NCERT Solutions for Class 7 History Chapter 3 The Delhi Sultans

NCERT Solutions for Class 7 Social Science History Chapter 3 The Delhi Sultans contains the answers to the exercises given in the NCERT History book. These solutions are easy and accurate that help you to answer the questions asked in the examinations. NCERT Solutions for Class 7 History Chapter 3 are prepared by our subject experts in very easy language. Practice these solutions regularly to ensure excellent marks in the exams.

NCERT Solutions for Class 7 Social Science History Chapter 3

Question 1: Which ruler first established his or her capital at Delhi?

Answer: Ananga Pala of the Tomara dynasty first established his capital at Delhi.

Question 2: What was the language of administration under the Delhi Sultans?

Answer: Persian was the language of administration under the Delhi Sultans.

Question 3: In whose reign did the Sultanate reach its farthest extent?

Answer: In Muhammad Tughluq’s reign, the Sultanate reached its farthest extent. Under his reign, the armies of the Sultanate had defeated rival armies and seized cities, and consequently, the kingdom of the Delhi Sultanate was vast.

○ ○ ○ ○ ○ ○ ○

__Exercises to complete__.
- A) According to the Delhi Sultans study guide, what language was used for administration under the Delhi Sultans?
- B) Translate this sentence from the Delhi Sultans study guide into French: "Ananga Pala of the Tomara dynasty first established his capital at Delhi."
- C) Continue the Delhi Sultans study guide past its last sentence.
The lines that come after the Delhi Sultans study guide have no connection to it.

__Information shown__.
○ ○ ○ ○ ○ ○ ○

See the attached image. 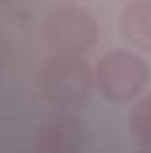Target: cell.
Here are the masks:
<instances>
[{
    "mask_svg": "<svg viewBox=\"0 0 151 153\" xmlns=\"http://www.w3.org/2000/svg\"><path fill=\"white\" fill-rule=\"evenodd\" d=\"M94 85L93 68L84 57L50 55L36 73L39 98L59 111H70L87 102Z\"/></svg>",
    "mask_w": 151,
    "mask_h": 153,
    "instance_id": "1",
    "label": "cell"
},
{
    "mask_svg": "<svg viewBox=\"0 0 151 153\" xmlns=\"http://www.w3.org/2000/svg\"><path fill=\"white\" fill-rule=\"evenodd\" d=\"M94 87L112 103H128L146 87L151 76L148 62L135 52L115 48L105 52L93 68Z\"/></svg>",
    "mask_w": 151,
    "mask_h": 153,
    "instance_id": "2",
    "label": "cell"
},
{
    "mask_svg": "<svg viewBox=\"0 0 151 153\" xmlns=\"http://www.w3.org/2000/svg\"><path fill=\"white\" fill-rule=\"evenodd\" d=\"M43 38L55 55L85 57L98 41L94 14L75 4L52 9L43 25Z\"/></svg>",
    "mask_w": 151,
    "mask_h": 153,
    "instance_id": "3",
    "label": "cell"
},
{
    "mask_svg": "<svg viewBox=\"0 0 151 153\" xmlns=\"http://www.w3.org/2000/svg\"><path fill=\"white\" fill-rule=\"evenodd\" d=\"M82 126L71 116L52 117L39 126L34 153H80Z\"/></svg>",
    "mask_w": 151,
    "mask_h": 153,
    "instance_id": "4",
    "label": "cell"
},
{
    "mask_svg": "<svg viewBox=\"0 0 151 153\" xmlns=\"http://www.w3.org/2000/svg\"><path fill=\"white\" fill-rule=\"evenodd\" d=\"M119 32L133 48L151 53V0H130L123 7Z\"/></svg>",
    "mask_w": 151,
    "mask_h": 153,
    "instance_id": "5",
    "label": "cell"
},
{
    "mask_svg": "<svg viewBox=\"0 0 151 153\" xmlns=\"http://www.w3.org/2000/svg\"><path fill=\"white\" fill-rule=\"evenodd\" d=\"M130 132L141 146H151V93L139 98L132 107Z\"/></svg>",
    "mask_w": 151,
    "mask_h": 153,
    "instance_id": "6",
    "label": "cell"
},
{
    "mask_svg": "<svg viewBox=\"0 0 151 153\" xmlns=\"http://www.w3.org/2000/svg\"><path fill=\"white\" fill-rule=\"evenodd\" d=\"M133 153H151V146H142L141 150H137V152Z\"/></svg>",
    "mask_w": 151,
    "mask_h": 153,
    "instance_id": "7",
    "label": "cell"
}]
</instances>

○ ○ ○ ○ ○ ○ ○

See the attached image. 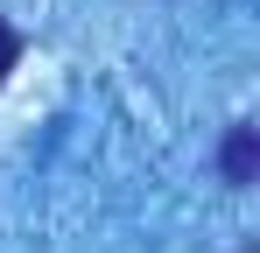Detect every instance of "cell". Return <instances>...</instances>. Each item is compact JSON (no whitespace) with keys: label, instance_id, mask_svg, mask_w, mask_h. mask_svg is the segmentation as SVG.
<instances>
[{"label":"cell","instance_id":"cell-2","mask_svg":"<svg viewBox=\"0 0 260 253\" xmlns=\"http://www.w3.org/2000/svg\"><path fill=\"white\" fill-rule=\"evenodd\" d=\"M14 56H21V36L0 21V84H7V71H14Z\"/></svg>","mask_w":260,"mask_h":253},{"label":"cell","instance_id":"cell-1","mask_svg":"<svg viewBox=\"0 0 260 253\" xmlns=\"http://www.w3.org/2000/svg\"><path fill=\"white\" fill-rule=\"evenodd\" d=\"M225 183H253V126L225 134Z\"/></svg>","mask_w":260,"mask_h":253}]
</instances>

○ ○ ○ ○ ○ ○ ○

__Results in order__.
- A) Persian

- B) Ananga Pala, de la dynastie des Tomara, fut le premier à établir sa capitale à Delhi.

- C)
Question 4: From which country did Ibn Battuta travel to India?

Answer: Ibn Battuta travelled to India from Morocco.

Question 5: According to the “Circle of Justice”, why was it important for military commanders to keep the interests of the peasantry in mind?

Answer: According to the “Circle of Justice”, it was important for the military commanders to keep the interests of the peasants in mind because the salaries of the soldiers came from the revenue collected from the peasants, and peasants could pay the revenue only when they were prosperous and happy. Hence, the military commanders promoted justice and honest governance.

Question 6: What is meant by the “internal” and “external” frontiers of the Sultanate?

Answer: ‘Internal’ frontiers of the sultanate consisted of the ‘hinterland’ of the garrison towns. The ‘external’ frontiers refer to the unconquered territories especially in the southern parts of the subcontinent.

Question 7: What were the steps taken to ensure that muqtis performed their duties? Why do you think they may have wanted to defy the orders of the Sultans?

Answer: Steps taken to ensure that the muqtis performed their duties well:

  • Appointment of accountants to check the amount collected by the muqtis.
  • Collection of revenues only which were prescribed by the state, not more than that in any circumstances.
  • Fixation of limit to keep the required number of soldiers.
  • They might be shifted to another area.
  • The muqtis may have wanted to defy the orders of the Sultans because restrictions imposed on them were very rigorous.
  • Their appointment was temporary.

Question 8: What was the impact of the Mongol invasions on the Delhi Sultanate?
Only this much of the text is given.